Erstmals Neutrinos mit Prototyp im ultimativen Neutrino-Observatorium DUNE beobachtet
In den USA entsteht am Forschungszentrum Fermilab mit DUNE das weltweit umfassendste Neutrino-Experiment. Die Universität Bern trägt massgeblich dazu bei, indem sie den Detektor «ND-LAr» entwickelt, der sich durch eine neuartige Technik und ein innovatives Design zur Beobachtung von Neutrinos auszeichnet. Der Prototyp des «ND-LAr» wurde nun erfolgreich getestet und konnte die ersten Neutrinos nachweisen.
Neutrinos sind Elementarteilchen, die schon in der Frühphase des Universums eine wichtige Rolle spielten. Sie sind der Schlüssel, um mehr über grundlegende Naturgesetze zu erfahren, wie etwa die Fragen danach, warum es im Universum mehr Materie als Antimaterie gibt. Das Deep Underground Neutrino Experiment (DUNE) in den USA soll die Geheimnisse dieser Neutrino-Elementarteilchen entschlüsseln. DUNE ist ein internationales Flaggschiff-Experiment am Teilchenphysik-Forschungszentrum Fermi National Accelerator Laboratory (Fermilab) nahe Chicago (USA), an dem mehr als 1'400 Forschende aus über 200 Instituten weltweit beteiligt sind. Im Rahmen der Forschungsvereinbarung zwischen der Universität Bern und dem Fermilab beteiligen sich auch Forschende des Laboratoriums für Hochenergiephysik (LHEP) und des Albert Einstein Center for Fundamental Physics (AEC) der Universität Bern am DUNE-Experiment. Der DUNE-Kollaboration ist es nun gelungen, die ersten Neutrinos mit dem «2x2»-Prototyp des Detektors «ND-LAr», der an der Universität Bern entwickelt und gebaut wurde, am Fermilab nachzuweisen.
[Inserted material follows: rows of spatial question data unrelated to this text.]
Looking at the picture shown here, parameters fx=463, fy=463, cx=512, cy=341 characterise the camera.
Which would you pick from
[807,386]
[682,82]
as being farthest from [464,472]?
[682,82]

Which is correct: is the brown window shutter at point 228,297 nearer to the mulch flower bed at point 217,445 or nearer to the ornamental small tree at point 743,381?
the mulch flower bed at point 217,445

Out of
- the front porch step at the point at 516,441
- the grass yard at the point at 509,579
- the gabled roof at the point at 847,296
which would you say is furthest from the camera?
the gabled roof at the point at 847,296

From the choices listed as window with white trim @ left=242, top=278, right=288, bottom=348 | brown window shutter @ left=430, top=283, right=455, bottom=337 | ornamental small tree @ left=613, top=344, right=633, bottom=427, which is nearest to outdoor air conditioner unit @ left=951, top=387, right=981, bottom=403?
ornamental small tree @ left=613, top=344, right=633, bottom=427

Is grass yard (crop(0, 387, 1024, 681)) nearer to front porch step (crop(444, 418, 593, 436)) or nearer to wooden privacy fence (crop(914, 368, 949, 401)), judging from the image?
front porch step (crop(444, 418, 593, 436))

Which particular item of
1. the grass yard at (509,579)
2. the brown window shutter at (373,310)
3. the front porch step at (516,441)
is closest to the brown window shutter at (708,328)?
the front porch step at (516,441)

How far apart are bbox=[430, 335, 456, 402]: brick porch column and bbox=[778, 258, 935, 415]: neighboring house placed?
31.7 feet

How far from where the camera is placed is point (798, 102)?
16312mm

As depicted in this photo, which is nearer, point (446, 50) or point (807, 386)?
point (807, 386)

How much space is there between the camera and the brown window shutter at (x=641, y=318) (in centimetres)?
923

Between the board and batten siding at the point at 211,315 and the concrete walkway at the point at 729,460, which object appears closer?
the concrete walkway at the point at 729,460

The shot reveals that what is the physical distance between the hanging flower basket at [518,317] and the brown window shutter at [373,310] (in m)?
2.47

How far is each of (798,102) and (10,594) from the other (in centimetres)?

Aufbau des ultimativen Neutrino-Observatoriums der Welt
DUNE ist auf zwei Standorte aufgeteilt, auf das Fermilab bei Chicago und auf die Sanford Underground Research Facility in South Dakota. Ein Neutrinostrahl, der am Fermilab erzeugt wird, durchläuft zunächst einen «near detector», um Neutrinos nahe der Quelle zu erfassen. Der Strahl reist dann 1’300 Kilometer durch den Boden zu mehreren riesigen Teilchendetektoren in South Dakota. Durch die Messungen nahe und fern der Quelle wollen die Forschenden erfahren, wie die Teilchen auf ihrer Reise ihren Typ ändern, ein Phänomen, das als Neutrino-Oszillation bekannt ist. Die Forschenden werden DUNE auch nutzen, um das Gegenstück der Neutrinos, die Antineutrinos, zu untersuchen. DUNE befindet sich derzeit noch im Bau, wird zukünftig aber das umfassendste Spitzenexperiment in der Neutrinoforschung der Welt sein.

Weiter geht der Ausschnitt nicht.